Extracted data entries
· · · · ·

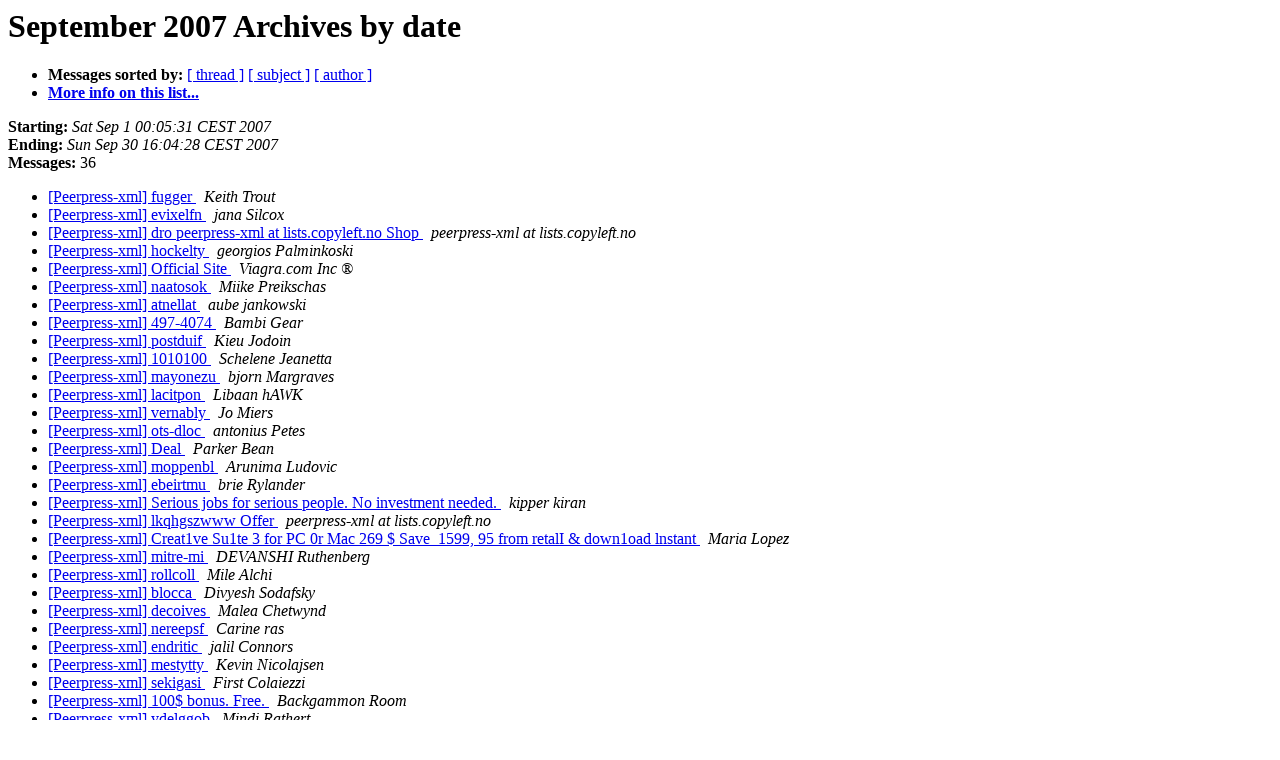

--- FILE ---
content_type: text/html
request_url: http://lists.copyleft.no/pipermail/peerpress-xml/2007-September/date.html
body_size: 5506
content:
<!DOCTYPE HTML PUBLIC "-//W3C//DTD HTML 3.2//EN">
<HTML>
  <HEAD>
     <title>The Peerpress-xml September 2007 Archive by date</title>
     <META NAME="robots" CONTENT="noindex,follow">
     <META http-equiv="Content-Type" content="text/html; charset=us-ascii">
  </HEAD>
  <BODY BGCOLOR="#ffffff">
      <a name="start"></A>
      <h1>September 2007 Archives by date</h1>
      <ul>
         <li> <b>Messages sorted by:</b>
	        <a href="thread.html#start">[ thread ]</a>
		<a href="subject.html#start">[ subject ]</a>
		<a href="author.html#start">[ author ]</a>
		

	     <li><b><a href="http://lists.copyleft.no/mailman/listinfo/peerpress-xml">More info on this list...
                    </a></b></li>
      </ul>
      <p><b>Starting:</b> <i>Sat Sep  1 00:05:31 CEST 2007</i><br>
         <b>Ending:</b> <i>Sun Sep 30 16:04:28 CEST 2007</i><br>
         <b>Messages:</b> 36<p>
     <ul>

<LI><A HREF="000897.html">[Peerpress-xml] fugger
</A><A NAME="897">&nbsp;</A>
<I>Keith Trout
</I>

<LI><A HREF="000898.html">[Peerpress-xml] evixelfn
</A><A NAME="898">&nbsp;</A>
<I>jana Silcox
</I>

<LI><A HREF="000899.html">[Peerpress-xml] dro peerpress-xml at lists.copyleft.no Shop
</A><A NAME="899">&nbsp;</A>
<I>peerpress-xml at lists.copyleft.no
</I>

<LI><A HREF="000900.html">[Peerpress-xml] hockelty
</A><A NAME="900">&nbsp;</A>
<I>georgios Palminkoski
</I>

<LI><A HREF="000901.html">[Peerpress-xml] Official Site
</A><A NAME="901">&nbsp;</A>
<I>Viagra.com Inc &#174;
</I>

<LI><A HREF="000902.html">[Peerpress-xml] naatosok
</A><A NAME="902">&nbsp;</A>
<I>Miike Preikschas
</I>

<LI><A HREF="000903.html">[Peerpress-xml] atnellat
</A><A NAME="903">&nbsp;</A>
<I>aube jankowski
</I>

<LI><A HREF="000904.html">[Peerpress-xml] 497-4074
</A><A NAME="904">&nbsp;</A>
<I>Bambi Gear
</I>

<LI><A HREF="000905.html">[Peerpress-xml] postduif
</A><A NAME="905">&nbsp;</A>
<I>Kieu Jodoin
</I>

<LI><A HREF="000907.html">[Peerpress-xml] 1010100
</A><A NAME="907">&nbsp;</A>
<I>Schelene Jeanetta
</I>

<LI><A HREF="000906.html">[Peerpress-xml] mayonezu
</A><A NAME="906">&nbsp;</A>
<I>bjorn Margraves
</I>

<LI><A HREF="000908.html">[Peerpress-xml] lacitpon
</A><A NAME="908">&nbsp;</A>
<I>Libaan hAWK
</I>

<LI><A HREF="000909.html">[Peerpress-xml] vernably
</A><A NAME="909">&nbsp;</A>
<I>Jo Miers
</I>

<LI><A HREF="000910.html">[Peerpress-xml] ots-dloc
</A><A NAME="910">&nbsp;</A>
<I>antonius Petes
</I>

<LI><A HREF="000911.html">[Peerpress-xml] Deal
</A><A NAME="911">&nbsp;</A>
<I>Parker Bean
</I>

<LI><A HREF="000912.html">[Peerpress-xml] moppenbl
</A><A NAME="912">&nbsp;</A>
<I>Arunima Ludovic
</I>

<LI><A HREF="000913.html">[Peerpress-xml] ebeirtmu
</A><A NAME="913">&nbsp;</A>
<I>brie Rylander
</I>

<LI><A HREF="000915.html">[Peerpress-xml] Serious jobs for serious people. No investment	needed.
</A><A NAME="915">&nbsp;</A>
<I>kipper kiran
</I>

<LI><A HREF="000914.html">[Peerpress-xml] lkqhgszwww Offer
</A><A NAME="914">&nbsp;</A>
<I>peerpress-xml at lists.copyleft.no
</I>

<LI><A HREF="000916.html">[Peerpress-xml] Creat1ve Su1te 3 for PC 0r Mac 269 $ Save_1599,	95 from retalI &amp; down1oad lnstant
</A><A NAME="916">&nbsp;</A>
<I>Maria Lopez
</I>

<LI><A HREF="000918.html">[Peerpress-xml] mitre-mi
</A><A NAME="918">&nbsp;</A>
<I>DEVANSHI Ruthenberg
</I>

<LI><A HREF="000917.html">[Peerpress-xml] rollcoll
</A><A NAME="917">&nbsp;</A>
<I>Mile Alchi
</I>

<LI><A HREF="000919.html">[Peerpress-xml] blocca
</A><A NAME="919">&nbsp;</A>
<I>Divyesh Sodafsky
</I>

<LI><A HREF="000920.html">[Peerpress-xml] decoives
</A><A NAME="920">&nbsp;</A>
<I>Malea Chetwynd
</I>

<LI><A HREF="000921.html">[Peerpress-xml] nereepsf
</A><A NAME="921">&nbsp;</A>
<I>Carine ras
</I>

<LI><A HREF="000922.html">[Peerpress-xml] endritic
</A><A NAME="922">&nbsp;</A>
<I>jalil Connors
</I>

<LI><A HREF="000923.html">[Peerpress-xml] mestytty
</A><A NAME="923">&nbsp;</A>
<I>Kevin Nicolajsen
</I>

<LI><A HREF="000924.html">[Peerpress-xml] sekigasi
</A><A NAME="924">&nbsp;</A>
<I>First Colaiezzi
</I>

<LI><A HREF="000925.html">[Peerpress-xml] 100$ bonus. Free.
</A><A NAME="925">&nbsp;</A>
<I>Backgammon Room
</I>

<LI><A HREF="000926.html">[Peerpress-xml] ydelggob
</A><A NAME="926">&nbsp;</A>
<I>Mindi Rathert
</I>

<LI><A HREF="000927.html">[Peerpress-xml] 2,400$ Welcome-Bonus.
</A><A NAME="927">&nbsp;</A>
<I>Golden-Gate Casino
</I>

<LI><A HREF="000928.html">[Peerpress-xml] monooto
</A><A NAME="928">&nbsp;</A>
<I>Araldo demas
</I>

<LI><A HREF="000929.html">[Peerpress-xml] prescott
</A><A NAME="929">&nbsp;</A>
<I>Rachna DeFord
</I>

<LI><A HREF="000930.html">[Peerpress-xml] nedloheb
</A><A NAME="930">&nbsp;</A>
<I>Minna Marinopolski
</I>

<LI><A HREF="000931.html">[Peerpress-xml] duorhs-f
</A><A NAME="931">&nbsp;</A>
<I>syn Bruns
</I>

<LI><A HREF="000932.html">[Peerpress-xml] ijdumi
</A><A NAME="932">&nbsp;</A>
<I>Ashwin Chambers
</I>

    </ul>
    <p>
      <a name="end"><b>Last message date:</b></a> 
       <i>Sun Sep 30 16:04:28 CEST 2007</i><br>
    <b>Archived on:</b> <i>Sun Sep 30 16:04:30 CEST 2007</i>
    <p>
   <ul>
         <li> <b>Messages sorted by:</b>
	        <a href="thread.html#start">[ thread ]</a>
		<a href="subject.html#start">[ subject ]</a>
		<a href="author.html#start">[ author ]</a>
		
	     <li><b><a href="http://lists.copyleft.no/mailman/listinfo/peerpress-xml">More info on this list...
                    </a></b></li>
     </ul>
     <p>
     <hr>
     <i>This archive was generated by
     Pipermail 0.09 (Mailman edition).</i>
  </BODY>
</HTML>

· · · · ·

Assignment: Because the pictures are not wanted, retype every record exactly without them.

Task output:
--- FILE ---
content_type: text/html
request_url: http://lists.copyleft.no/pipermail/peerpress-xml/2007-September/date.html
body_size: 5506
content:
<!DOCTYPE HTML PUBLIC "-//W3C//DTD HTML 3.2//EN">
<HTML>
  <HEAD>
     <title>The Peerpress-xml September 2007 Archive by date</title>
     <META NAME="robots" CONTENT="noindex,follow">
     <META http-equiv="Content-Type" content="text/html; charset=us-ascii">
  </HEAD>
  <BODY BGCOLOR="#ffffff">
      <a name="start"></A>
      <h1>September 2007 Archives by date</h1>
      <ul>
         <li> <b>Messages sorted by:</b>
	        <a href="thread.html#start">[ thread ]</a>
		<a href="subject.html#start">[ subject ]</a>
		<a href="author.html#start">[ author ]</a>
		

	     <li><b><a href="http://lists.copyleft.no/mailman/listinfo/peerpress-xml">More info on this list...
                    </a></b></li>
      </ul>
      <p><b>Starting:</b> <i>Sat Sep  1 00:05:31 CEST 2007</i><br>
         <b>Ending:</b> <i>Sun Sep 30 16:04:28 CEST 2007</i><br>
         <b>Messages:</b> 36<p>
     <ul>

<LI><A HREF="000897.html">[Peerpress-xml] fugger
</A><A NAME="897">&nbsp;</A>
<I>Keith Trout
</I>

<LI><A HREF="000898.html">[Peerpress-xml] evixelfn
</A><A NAME="898">&nbsp;</A>
<I>jana Silcox
</I>

<LI><A HREF="000899.html">[Peerpress-xml] dro peerpress-xml at lists.copyleft.no Shop
</A><A NAME="899">&nbsp;</A>
<I>peerpress-xml at lists.copyleft.no
</I>

<LI><A HREF="000900.html">[Peerpress-xml] hockelty
</A><A NAME="900">&nbsp;</A>
<I>georgios Palminkoski
</I>

<LI><A HREF="000901.html">[Peerpress-xml] Official Site
</A><A NAME="901">&nbsp;</A>
<I>Viagra.com Inc &#174;
</I>

<LI><A HREF="000902.html">[Peerpress-xml] naatosok
</A><A NAME="902">&nbsp;</A>
<I>Miike Preikschas
</I>

<LI><A HREF="000903.html">[Peerpress-xml] atnellat
</A><A NAME="903">&nbsp;</A>
<I>aube jankowski
</I>

<LI><A HREF="000904.html">[Peerpress-xml] 497-4074
</A><A NAME="904">&nbsp;</A>
<I>Bambi Gear
</I>

<LI><A HREF="000905.html">[Peerpress-xml] postduif
</A><A NAME="905">&nbsp;</A>
<I>Kieu Jodoin
</I>

<LI><A HREF="000907.html">[Peerpress-xml] 1010100
</A><A NAME="907">&nbsp;</A>
<I>Schelene Jeanetta
</I>

<LI><A HREF="000906.html">[Peerpress-xml] mayonezu
</A><A NAME="906">&nbsp;</A>
<I>bjorn Margraves
</I>

<LI><A HREF="000908.html">[Peerpress-xml] lacitpon
</A><A NAME="908">&nbsp;</A>
<I>Libaan hAWK
</I>

<LI><A HREF="000909.html">[Peerpress-xml] vernably
</A><A NAME="909">&nbsp;</A>
<I>Jo Miers
</I>

<LI><A HREF="000910.html">[Peerpress-xml] ots-dloc
</A><A NAME="910">&nbsp;</A>
<I>antonius Petes
</I>

<LI><A HREF="000911.html">[Peerpress-xml] Deal
</A><A NAME="911">&nbsp;</A>
<I>Parker Bean
</I>

<LI><A HREF="000912.html">[Peerpress-xml] moppenbl
</A><A NAME="912">&nbsp;</A>
<I>Arunima Ludovic
</I>

<LI><A HREF="000913.html">[Peerpress-xml] ebeirtmu
</A><A NAME="913">&nbsp;</A>
<I>brie Rylander
</I>

<LI><A HREF="000915.html">[Peerpress-xml] Serious jobs for serious people. No investment	needed.
</A><A NAME="915">&nbsp;</A>
<I>kipper kiran
</I>

<LI><A HREF="000914.html">[Peerpress-xml] lkqhgszwww Offer
</A><A NAME="914">&nbsp;</A>
<I>peerpress-xml at lists.copyleft.no
</I>

<LI><A HREF="000916.html">[Peerpress-xml] Creat1ve Su1te 3 for PC 0r Mac 269 $ Save_1599,	95 from retalI &amp; down1oad lnstant
</A><A NAME="916">&nbsp;</A>
<I>Maria Lopez
</I>

<LI><A HREF="000918.html">[Peerpress-xml] mitre-mi
</A><A NAME="918">&nbsp;</A>
<I>DEVANSHI Ruthenberg
</I>

<LI><A HREF="000917.html">[Peerpress-xml] rollcoll
</A><A NAME="917">&nbsp;</A>
<I>Mile Alchi
</I>

<LI><A HREF="000919.html">[Peerpress-xml] blocca
</A><A NAME="919">&nbsp;</A>
<I>Divyesh Sodafsky
</I>

<LI><A HREF="000920.html">[Peerpress-xml] decoives
</A><A NAME="920">&nbsp;</A>
<I>Malea Chetwynd
</I>

<LI><A HREF="000921.html">[Peerpress-xml] nereepsf
</A><A NAME="921">&nbsp;</A>
<I>Carine ras
</I>

<LI><A HREF="000922.html">[Peerpress-xml] endritic
</A><A NAME="922">&nbsp;</A>
<I>jalil Connors
</I>

<LI><A HREF="000923.html">[Peerpress-xml] mestytty
</A><A NAME="923">&nbsp;</A>
<I>Kevin Nicolajsen
</I>

<LI><A HREF="000924.html">[Peerpress-xml] sekigasi
</A><A NAME="924">&nbsp;</A>
<I>First Colaiezzi
</I>

<LI><A HREF="000925.html">[Peerpress-xml] 100$ bonus. Free.
</A><A NAME="925">&nbsp;</A>
<I>Backgammon Room
</I>

<LI><A HREF="000926.html">[Peerpress-xml] ydelggob
</A><A NAME="926">&nbsp;</A>
<I>Mindi Rathert
</I>

<LI><A HREF="000927.html">[Peerpress-xml] 2,400$ Welcome-Bonus.
</A><A NAME="927">&nbsp;</A>
<I>Golden-Gate Casino
</I>

<LI><A HREF="000928.html">[Peerpress-xml] monooto
</A><A NAME="928">&nbsp;</A>
<I>Araldo demas
</I>

<LI><A HREF="000929.html">[Peerpress-xml] prescott
</A><A NAME="929">&nbsp;</A>
<I>Rachna DeFord
</I>

<LI><A HREF="000930.html">[Peerpress-xml] nedloheb
</A><A NAME="930">&nbsp;</A>
<I>Minna Marinopolski
</I>

<LI><A HREF="000931.html">[Peerpress-xml] duorhs-f
</A><A NAME="931">&nbsp;</A>
<I>syn Bruns
</I>

<LI><A HREF="000932.html">[Peerpress-xml] ijdumi
</A><A NAME="932">&nbsp;</A>
<I>Ashwin Chambers
</I>

    </ul>
    <p>
      <a name="end"><b>Last message date:</b></a> 
       <i>Sun Sep 30 16:04:28 CEST 2007</i><br>
    <b>Archived on:</b> <i>Sun Sep 30 16:04:30 CEST 2007</i>
    <p>
   <ul>
         <li> <b>Messages sorted by:</b>
	        <a href="thread.html#start">[ thread ]</a>
		<a href="subject.html#start">[ subject ]</a>
		<a href="author.html#start">[ author ]</a>
		
	     <li><b><a href="http://lists.copyleft.no/mailman/listinfo/peerpress-xml">More info on this list...
                    </a></b></li>
     </ul>
     <p>
     <hr>
     <i>This archive was generated by
     Pipermail 0.09 (Mailman edition).</i>
  </BODY>
</HTML>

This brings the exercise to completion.